引用文:

続々漂萍の記 老いて後(補遺)/谷口 謙(北丹)  PDF

続々漂萍の記 老いて後(補遺)/谷口 謙(北丹)<36>

ご近所さん

 郵便物を持って近くのポストまで行った。午後6時頃で、まだ明るかった。ポストまで往復約500メートル。帰路、女性に呼び止められた。拙宅より6軒目の家の前、組は違うが同じ町内だ。

 「先生、私は――の嫁です。一度お尋ねしたく思っていました。先生の与謝蕪村のご本を読ませていただいておりますが、蕪村とはどんな意味の名前なんでしょうか。でも蕪村って難しいですよね。何回読み返してもわからないところが出てきます」

 仕事を離れて時間がたち、古い患者さんと話をすることも全くなくなってしまった。それで蕪村のことなど、誰も私に声をかけてくれなくなっていた。でもぼくはとっさに考えてしゃべった。

提供項目:
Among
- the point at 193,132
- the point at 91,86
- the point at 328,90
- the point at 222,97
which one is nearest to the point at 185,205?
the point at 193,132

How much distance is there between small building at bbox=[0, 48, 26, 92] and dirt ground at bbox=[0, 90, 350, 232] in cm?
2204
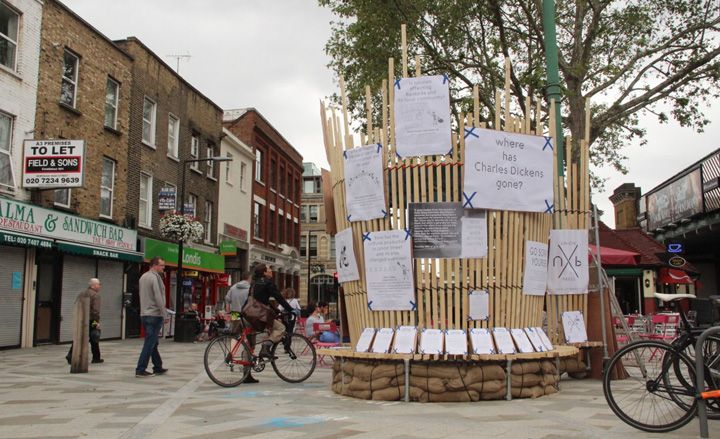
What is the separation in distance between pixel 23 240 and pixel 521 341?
12882mm

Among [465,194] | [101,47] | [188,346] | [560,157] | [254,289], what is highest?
[101,47]

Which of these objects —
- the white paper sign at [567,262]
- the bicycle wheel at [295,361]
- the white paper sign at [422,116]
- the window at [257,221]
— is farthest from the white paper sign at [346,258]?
the window at [257,221]

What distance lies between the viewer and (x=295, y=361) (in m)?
9.87

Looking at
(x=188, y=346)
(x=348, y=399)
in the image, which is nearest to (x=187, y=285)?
(x=188, y=346)

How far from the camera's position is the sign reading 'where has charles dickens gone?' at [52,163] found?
54.8 feet

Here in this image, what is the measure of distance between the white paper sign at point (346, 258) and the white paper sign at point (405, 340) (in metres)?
0.90

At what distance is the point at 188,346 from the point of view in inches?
738

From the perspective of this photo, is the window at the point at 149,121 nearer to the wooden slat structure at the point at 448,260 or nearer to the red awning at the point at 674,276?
the wooden slat structure at the point at 448,260

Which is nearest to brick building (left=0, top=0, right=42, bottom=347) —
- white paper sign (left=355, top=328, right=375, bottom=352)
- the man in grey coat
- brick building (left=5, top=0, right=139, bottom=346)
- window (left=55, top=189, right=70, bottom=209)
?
brick building (left=5, top=0, right=139, bottom=346)

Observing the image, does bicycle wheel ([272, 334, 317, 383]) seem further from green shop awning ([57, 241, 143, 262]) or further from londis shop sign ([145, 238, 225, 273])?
londis shop sign ([145, 238, 225, 273])

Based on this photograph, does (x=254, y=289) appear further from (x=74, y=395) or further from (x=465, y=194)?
(x=465, y=194)

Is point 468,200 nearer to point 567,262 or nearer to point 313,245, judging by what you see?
point 567,262

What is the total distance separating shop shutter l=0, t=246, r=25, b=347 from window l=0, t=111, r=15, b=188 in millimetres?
1645

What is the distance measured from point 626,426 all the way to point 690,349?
35.8 inches
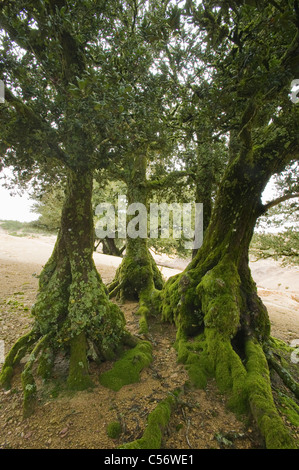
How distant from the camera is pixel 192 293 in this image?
649cm

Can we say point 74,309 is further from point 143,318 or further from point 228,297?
point 228,297

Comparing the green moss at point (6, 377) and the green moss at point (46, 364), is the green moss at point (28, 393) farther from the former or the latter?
the green moss at point (6, 377)

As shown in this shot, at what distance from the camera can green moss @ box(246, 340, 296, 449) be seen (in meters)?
3.35

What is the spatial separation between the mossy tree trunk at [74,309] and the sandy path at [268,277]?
801 centimetres

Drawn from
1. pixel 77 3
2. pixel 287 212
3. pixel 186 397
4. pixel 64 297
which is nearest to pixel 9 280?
pixel 64 297

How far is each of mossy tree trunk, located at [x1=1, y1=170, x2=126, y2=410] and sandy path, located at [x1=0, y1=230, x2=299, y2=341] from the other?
8.01 m

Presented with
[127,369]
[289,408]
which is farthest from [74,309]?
[289,408]

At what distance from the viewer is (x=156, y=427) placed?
3.63 m

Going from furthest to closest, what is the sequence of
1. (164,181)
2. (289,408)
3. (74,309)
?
(164,181) < (74,309) < (289,408)

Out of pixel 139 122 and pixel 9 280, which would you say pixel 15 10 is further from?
pixel 9 280

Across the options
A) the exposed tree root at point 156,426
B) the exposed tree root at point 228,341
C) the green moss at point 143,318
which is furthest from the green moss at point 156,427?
the green moss at point 143,318

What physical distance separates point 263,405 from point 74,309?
4.08 metres

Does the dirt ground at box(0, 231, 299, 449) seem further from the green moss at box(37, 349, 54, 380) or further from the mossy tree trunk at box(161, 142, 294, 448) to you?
the mossy tree trunk at box(161, 142, 294, 448)
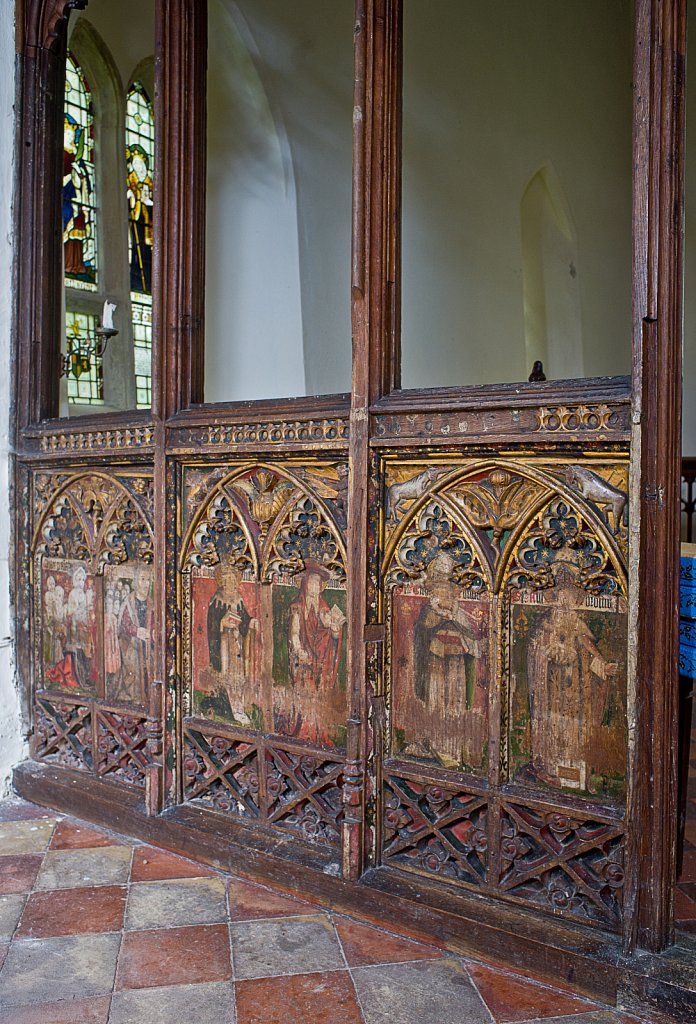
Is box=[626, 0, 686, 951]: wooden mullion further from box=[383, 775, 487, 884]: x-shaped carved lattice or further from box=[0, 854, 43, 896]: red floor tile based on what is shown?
box=[0, 854, 43, 896]: red floor tile

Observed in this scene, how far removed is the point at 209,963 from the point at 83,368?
4108 millimetres

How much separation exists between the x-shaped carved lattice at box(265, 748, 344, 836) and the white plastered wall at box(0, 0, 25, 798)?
137 cm

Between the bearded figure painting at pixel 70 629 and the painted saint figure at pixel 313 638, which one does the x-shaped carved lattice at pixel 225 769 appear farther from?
the bearded figure painting at pixel 70 629

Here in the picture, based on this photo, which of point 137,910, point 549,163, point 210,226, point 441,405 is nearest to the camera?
point 441,405

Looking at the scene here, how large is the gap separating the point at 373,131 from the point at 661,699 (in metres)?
1.89

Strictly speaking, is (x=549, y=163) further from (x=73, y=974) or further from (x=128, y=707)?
(x=73, y=974)

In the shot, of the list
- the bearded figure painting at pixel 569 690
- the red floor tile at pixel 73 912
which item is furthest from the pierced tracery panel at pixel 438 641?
the red floor tile at pixel 73 912

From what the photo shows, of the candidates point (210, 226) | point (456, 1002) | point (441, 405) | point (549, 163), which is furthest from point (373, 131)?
point (549, 163)

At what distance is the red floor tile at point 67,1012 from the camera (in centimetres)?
222

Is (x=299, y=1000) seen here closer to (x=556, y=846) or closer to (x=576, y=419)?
(x=556, y=846)

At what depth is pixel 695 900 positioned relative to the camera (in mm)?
2719

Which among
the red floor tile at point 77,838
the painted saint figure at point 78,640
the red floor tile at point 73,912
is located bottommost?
the red floor tile at point 73,912

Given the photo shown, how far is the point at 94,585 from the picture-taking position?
362cm

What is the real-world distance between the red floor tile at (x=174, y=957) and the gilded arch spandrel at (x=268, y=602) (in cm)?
68
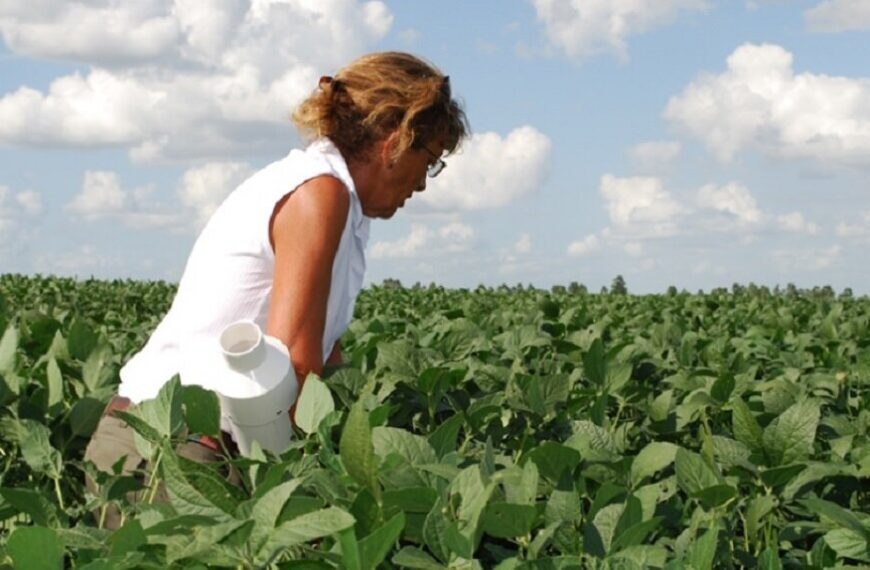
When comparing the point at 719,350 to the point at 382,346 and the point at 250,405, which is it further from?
the point at 250,405

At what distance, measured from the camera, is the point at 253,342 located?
10.1 feet

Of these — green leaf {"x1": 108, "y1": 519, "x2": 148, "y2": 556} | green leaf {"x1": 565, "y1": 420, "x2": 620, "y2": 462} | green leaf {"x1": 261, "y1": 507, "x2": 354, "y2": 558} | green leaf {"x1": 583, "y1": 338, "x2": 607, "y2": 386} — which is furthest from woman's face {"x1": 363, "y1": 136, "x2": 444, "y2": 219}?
green leaf {"x1": 261, "y1": 507, "x2": 354, "y2": 558}

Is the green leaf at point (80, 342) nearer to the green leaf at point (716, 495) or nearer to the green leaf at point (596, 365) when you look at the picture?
the green leaf at point (596, 365)

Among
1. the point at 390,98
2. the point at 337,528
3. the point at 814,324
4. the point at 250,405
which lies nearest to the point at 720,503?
the point at 337,528

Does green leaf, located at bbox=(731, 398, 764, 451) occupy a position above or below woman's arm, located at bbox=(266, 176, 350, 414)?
below

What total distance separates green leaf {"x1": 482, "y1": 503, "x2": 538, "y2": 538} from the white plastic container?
1.22 metres

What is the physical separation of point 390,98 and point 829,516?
204 cm

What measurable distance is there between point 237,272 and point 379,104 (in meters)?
0.69

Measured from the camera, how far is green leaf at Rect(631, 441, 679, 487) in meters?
2.34

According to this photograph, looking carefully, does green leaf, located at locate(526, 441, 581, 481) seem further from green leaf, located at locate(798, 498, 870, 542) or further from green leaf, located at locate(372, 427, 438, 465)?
green leaf, located at locate(798, 498, 870, 542)

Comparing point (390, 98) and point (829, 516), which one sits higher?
point (390, 98)

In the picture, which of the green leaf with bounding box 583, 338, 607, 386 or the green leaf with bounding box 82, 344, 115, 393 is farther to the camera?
the green leaf with bounding box 583, 338, 607, 386

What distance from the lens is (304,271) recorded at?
3.26 metres

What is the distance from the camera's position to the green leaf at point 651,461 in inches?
92.3
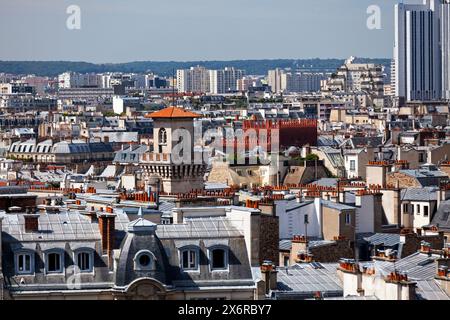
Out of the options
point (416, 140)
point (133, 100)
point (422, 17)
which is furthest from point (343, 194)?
point (422, 17)

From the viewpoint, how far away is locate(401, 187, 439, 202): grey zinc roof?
108 ft

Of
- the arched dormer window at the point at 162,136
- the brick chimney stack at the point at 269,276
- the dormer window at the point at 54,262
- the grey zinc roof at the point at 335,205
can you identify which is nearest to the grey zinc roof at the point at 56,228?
the dormer window at the point at 54,262

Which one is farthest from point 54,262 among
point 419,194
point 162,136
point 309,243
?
point 162,136

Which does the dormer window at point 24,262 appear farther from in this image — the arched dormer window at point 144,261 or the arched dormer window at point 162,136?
the arched dormer window at point 162,136

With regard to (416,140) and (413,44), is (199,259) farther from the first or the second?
(413,44)

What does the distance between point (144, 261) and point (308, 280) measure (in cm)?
239

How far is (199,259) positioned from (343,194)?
1136cm

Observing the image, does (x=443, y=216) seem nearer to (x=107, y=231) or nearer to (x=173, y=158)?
(x=173, y=158)

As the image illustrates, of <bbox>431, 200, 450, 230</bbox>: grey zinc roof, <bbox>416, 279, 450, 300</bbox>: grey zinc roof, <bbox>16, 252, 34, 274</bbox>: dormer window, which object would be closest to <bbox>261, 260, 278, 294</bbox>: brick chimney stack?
<bbox>416, 279, 450, 300</bbox>: grey zinc roof

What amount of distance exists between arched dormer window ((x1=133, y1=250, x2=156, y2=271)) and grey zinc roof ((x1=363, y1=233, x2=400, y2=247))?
825cm

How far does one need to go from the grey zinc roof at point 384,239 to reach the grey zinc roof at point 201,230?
6.55 m

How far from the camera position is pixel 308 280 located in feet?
66.0

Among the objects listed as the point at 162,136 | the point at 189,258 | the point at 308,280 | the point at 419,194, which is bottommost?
the point at 308,280

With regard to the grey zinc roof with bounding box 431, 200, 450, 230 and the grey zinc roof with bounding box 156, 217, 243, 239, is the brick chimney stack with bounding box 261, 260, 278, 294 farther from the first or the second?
the grey zinc roof with bounding box 431, 200, 450, 230
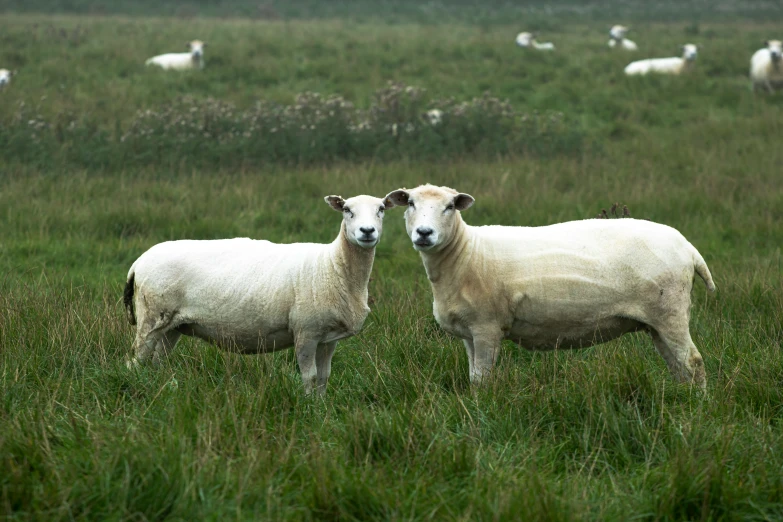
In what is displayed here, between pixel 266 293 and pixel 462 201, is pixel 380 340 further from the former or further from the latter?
pixel 462 201

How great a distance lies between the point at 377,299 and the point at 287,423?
267 centimetres

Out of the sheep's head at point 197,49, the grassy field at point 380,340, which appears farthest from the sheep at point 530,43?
the sheep's head at point 197,49

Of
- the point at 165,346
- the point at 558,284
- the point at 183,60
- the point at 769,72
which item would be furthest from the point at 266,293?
the point at 769,72

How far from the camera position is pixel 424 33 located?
23031mm

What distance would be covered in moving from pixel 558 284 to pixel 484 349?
53 centimetres

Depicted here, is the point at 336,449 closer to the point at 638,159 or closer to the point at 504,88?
the point at 638,159

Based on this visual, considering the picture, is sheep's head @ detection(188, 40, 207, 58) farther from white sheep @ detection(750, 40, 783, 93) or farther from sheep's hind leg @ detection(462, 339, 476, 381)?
sheep's hind leg @ detection(462, 339, 476, 381)

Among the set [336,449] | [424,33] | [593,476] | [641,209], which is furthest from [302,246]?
[424,33]

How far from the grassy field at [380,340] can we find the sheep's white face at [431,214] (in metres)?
0.70

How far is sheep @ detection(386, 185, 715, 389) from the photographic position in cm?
483

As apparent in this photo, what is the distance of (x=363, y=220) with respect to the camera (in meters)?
4.91

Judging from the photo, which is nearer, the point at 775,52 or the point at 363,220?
the point at 363,220

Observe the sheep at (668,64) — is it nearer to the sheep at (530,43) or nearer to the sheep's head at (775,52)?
the sheep's head at (775,52)

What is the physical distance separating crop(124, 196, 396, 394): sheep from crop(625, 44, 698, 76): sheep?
48.9ft
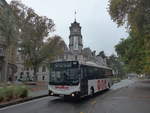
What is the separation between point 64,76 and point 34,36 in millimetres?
22178

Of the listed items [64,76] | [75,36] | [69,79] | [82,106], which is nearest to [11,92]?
[64,76]

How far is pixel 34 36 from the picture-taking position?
3566 centimetres

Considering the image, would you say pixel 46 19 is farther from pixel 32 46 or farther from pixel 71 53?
pixel 71 53

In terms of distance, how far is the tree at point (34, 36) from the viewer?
3501 centimetres

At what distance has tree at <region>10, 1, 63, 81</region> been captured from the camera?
115ft

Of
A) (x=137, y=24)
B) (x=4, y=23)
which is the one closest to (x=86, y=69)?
(x=137, y=24)

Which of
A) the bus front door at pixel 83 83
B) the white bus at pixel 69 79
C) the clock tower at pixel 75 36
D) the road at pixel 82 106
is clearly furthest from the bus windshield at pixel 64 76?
the clock tower at pixel 75 36

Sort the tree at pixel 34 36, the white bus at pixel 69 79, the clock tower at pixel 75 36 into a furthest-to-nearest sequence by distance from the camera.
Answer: the clock tower at pixel 75 36
the tree at pixel 34 36
the white bus at pixel 69 79

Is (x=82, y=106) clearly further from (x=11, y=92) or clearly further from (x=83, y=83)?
(x=11, y=92)

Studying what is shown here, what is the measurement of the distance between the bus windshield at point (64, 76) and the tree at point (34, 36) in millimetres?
20979

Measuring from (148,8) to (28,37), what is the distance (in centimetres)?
2345

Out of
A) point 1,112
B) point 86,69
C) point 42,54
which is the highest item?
point 42,54

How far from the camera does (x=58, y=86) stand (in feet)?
49.0

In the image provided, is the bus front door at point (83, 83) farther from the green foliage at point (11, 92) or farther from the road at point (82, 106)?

設問:
1) 引用文で、帰り道に呼び止めてきた女性の家は筆者の家から何軒目にあるか。
2) 引用文の最後の一文に続けて、その先を書き継ぐこと。
これらの項目は引用文とは関係がない。

解答:
1) 6軒目。

2)
 「蕪村は荒れ果てた村、貧しい境涯っていう意味ではないでしょうか。大阪の毛馬村にしても、丹後の与謝にしても、蕪村の生まれた郷土は貧困の家庭ではなかったかと思います。わたしも遊んでいますから、どうか来てやって下さい。診察室ででもお話ししましょう」

 これはぼくの本音だった。とっさにこの女性のことが思い出せなかった。

 帰宅して家妻と話をした。夫人は旧五十河村から出てこられた方で、口大野小学校で私の長女と同級生だった。ご主人のお父さんは私と同年で、当地での同年行事にはよくご一緒をした。何の病気だったかは忘れたが、42歳の厄年の行事がすんで間なく死亡されたと思う。お母さんは口大野小学校の一級上、宮津高女のご出身だったが、この方は近所の食品店に買い物に行かれた帰路、ぼくの医院のドアに手をかけ、

 「先生、先生」

とおっしゃりながら死亡された。幸い、ぼくが診察していたので検死は免れた。心筋梗塞、虚血性心不全、急性心不全、脳内出血、あるいはくも膜下出血、こういった種類の病気だっただろう。その家とは縁の深い患宅だったわけだ。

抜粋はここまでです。